Distributed Training in nGraph¶
Why distributed training?¶
A tremendous amount of data is required to train DNNs in diverse areas – from computer vision to natural language processing. Meanwhile, computation used in AI training has been increasing exponentially. And even though significant improvements have been made in algorithms and hardware, using one machine to train a very large NN is usually not optimal. The use of multiple nodes, then, becomes important for making deep learning training feasible with large datasets.
Data parallelism is the most popular parallel architecture to accelerate deep learning with large datasets. The first algorithm we support is based on the synchronous SGD method, and partitions the dataset among workers where each worker executes the same neural network model. For every iteration, nGraph backend computes the gradients in back-propagation, aggregates the gradients across all workers, and then update the weights.
How? (Generic frameworks)¶
To synchronize gradients across all workers, the essential operation for data
parallel training, due to its simplicity and scalability over parameter servers,
allreduce. The AllReduce op is one of the nGraph Library’s core ops. To
enable gradient synchronization for a network, we simply inject the AllReduce op
into the computation graph, connecting the graph for the autodiff computation
and optimizer update (which then becomes part of the nGraph graph). The
nGraph Backend will handle the rest.
Data scientists with locally-scalable rack or cloud-based resources will likely find it worthwhile to experiment with different modes or variations of distributed training. Deployments using nGraph Library with supported backends can be configured to train with data parallelism and will soon work with model parallelism. Distributing workloads is increasingly important, as more data and bigger models mean the ability to Train using multiple nGraph CPU backends with data parallel work with larger and larger datasets, or to work with models having many layers that aren’t designed to fit to a single device.

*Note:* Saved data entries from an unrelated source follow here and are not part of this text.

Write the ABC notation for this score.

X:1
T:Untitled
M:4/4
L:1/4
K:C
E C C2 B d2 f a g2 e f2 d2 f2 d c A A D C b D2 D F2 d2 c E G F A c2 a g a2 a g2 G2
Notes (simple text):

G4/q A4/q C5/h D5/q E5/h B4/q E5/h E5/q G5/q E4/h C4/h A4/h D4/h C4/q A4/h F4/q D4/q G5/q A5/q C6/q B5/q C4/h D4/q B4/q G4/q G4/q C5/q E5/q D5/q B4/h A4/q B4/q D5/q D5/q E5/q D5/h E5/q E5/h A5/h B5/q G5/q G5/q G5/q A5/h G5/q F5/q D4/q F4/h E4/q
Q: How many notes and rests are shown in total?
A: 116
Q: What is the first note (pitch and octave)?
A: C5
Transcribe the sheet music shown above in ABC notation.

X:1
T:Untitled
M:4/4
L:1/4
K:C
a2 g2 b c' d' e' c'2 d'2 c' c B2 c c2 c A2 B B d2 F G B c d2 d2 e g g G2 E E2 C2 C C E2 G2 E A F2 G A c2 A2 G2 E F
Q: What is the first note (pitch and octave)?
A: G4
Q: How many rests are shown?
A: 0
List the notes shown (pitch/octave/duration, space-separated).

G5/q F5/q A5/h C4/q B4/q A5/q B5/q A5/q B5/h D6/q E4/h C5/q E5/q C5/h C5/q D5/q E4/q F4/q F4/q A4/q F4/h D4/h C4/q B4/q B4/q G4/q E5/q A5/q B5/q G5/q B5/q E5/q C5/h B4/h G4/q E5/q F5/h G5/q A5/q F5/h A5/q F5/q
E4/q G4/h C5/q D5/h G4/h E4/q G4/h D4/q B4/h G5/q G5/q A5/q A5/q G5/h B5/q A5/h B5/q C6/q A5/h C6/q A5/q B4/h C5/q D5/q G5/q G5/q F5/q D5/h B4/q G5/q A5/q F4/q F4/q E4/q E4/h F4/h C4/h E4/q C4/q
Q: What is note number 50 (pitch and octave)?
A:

Distributed training with data parallelism splits the data and each worker node has the same model; during each iteration, the gradients are aggregated across all workers with an op that performs “allreduce”, and applied to update the weights.
Using multiple machines helps to scale and speed up deep learning. With large mini-batch training, one could train ResNet-50 with Imagenet-1k data to the Top 5 classifier in minutes using thousands of CPU nodes. See arxiv.org/abs/1709.05011.
We implemented a KVStore in MXNet* (KVStore is unique to MXNet) to modify the SGD update op so the nGraph graph will contain the allreduce op and generate corresponding collective communication kernels for different backends. We are using Intel MLSL for CPU backends.
The figure below shows a bar chart with preliminary results from a Resnet-50 I1K training in MXNet 1, 2, 4, (and 8 if available) nodes, x-axis is the number of nodes while y-axis is the throughput (images/sec).
We plan to support the same in nGraph-TensorFlow. It is still work in progress. Meanwhile, users could still use Horovod and the current nGraph TensorFlow, where allreduce op is placed on CPU instead of on nGraph device. Figure: a bar chart shows preliminary results Resnet-50 I1K training in TF 1, 2, 4, (and 8 if available) nodes, x-axis is the number of nodes while y-axis is the throughput (images/sec).
Model parallelism with more communication ops support is in the works. For more general parallelism, such as model parallel, we plan to add more communication collective ops such as allgather, scatter, gather, etc. in the future.